‘Now I must say she does look a tad tiddly to be trying that,’ said a man, appearing at Frankie’s side. A tall geezer. The kind who got rained on first in a storm. And wearing nothing but a pair of gold-rimmed mirror Aviator shades and a pair of matching, stretchy gold lamé pants. ‘Oi!’ he shouted down. ‘Stop crunching the gears, or you’ll kill the bloody box.’
‘You know her?’
‘Sure. Jeremy.’
‘Funny name for a bird.’
‘No, not her. Me.’ Frankie saw he was smiling and holding out his hand. ‘Jeremy Algernon Entwhistle,’ he said.
‘Frank Antonio James.’
They shook hands. ‘Frank James? Like the bank robber?’
He meant the Wild West bandit, brother of Jesse. An old joke Frankie had heard plenty of times before.
‘Yeah, which is why most people call me Frankie,’ he said.

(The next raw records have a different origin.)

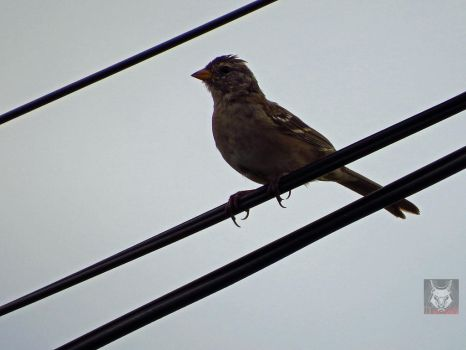 Sparrow On A Wire by wolfwings1
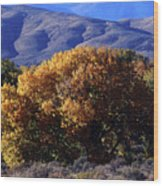 Fall Foliage And Hills, Carson City Wood Print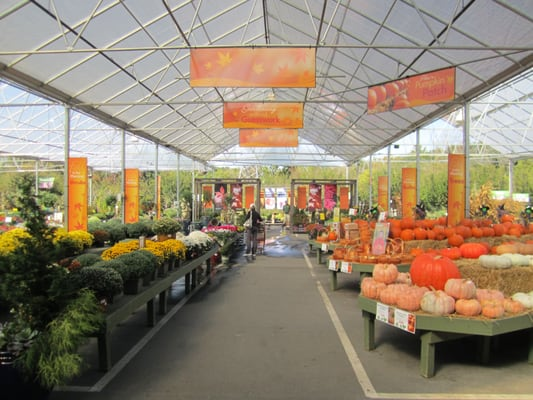 Pike Nursery Near Me: Pike Nurseries - Quail Hollow - Charlotte, NC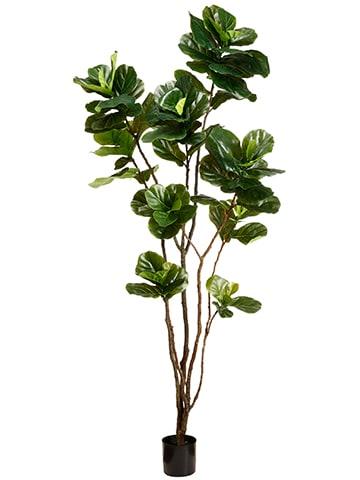 8' Fiddle Leaf Tree in Pot Green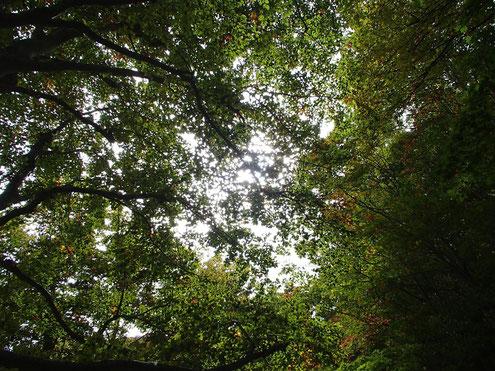 ブナの森に陽が差す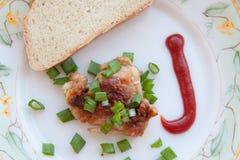 Piec na grillu mięsa i cebul skhlekbom na talerzu Fotografia Royalty Free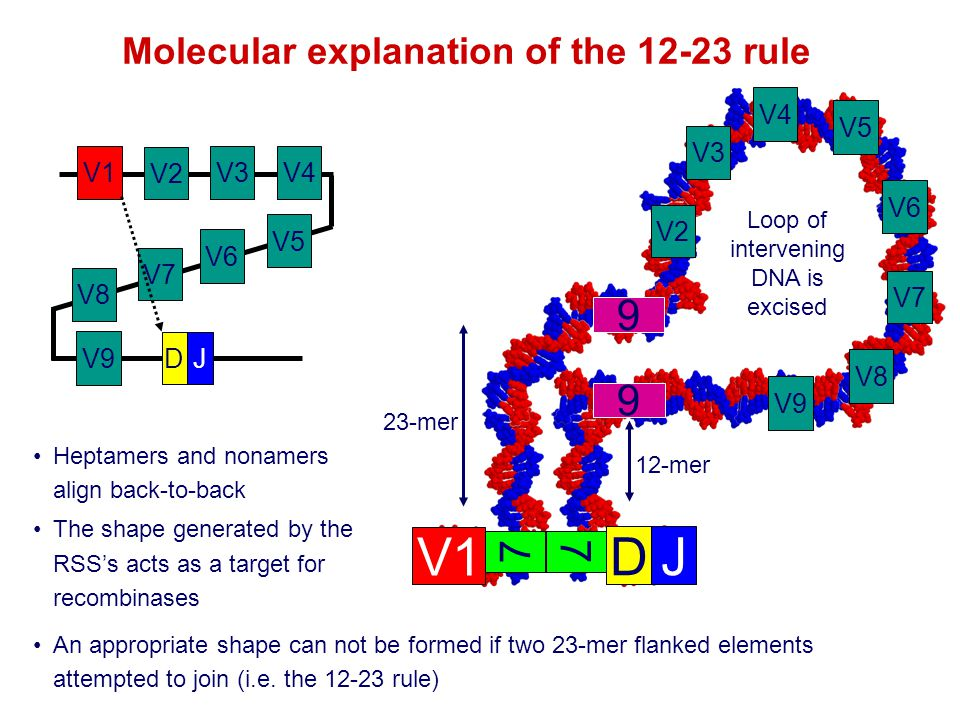 Molecular explanation of the rule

‘And are you having fun here tonight, Frankie?’
‘Sure. A real blast.’
‘Good. I’m delighted to hear that.’ He pulled a half-smoked spliff out from where it had been tucked into the waistband of his pants. ‘You don’t happen to have a light, do you?’
‘As a matter of fact, I do.’ Frankie dug into his pocket and pulled out the two books of matches and handed them over. ‘Take your pick,’ he said.
‘Indigo Blue, get you,’ Jeremy said, noticing the logo on the first book as he sparked up from it. ‘You’ve been there?’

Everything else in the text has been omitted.